▶ _EXCERPTED TEXT_
^^^^^^^^

[e2e] A simple scenario. (Basically the reason for the sliding window thread ; -))

David Borman david.borman at windriver.com
Fri Jan 19 11:03:33 PST 2007

No, it's more than just Large Send Offload or Large Receive Offload.   
That's done on a per-packet basis, without needing to keep much, if  
any state.  In the scenario I'm citing the splitter is also changing  
the window and the MSS option.  The remote host offers a (relatively)  
small window, the splitter offers a much bigger (512K) window to the  
host on the 64K MTU network (in addition to rewriting the MSS  
option).  With the small delay*bandwith to the remote host, the  
splitter has no trouble keeping the pipe full using standard ethernet  
packets.  But if those packets went all the way to the 64K host  
across the large delay*bandwidth 64KMTU network, there'd be a lot of  
idle time waiting for window updates, and you get much lower  
throughput from end-to-end.

^^^^^^^^

▶ _INSTRUCTION A_
From the mailing list post about the splitter scenario, reproduce everything from "David Borman david.borman" down to "offers a (relatively)" word for word.
▶ _INSTRUCTION B_
Answer these from the mailing list post about the splitter scenario:
(i) What size of window does the splitter offer to the host on the 64K MTU network?
(ii) Besides the window, which option does the splitter rewrite?
(iii) On what date was the post sent?
▶ _INSTRUCTION C_
Pick up the mailing list post about the splitter scenario after its final sentence and keep writing it.

▶ _SUPPLIED INFORMATION_
^^^^^^^^

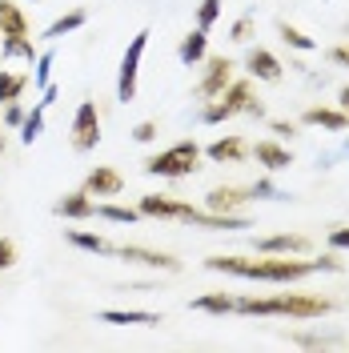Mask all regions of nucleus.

^^^^^^^^

▶ _TASK ANSWER A_
David Borman david.borman at windriver.com
Fri Jan 19 11:03:33 PST 2007

No, it's more than just Large Send Offload or Large Receive Offload.   
That's done on a per-packet basis, without needing to keep much, if  
any state.  In the scenario I'm citing the splitter is also changing  
the window and the MSS option.  The remote host offers a (relatively)

▶ _TASK ANSWER B_
(i) 512K
(ii) The MSS option
(iii) Fri Jan 19, 2007

▶ _TASK ANSWER C_
			-David Borman

On Jan 19, 2007, at 11:17 AM, Joe Touch wrote:

> rick jones wrote:
>>> In this scenario, the 1500 byte host may be only offering a  
>>> window of,
>>> say 16K.  The splitter offers a window to the 64K host of something
>>> like 512K.  This allows the 64K MTU host to send multiple 64K sized
>>> packets, which the splitter then sends out as ethernet size  
>>> packets to
>>> the remote host.  In other words, for a 16K vs. 512K scenario, for
>>> each window of data transferred between the 64K host and the  
>>> splitter,
>>> there are 32 windows of data transferred out to the remote hosts.
>>> Conversely, as 1500 byte packets arrive from the remote host,  
>>> they are
>>> acked and accumulated into larger packets that are then transferred
>>> over the 64K MTU network in larger packets.
>> Apart from calling it a splitter, superficially at least that  
>> resembles
>> what some 10G NICs can do today, albeit with some explicit
>> knowledge/assistance by the stack.  Large send has the stack(host)
>> giving the NIC(splitter) a large "segment" which the NIC(splitter)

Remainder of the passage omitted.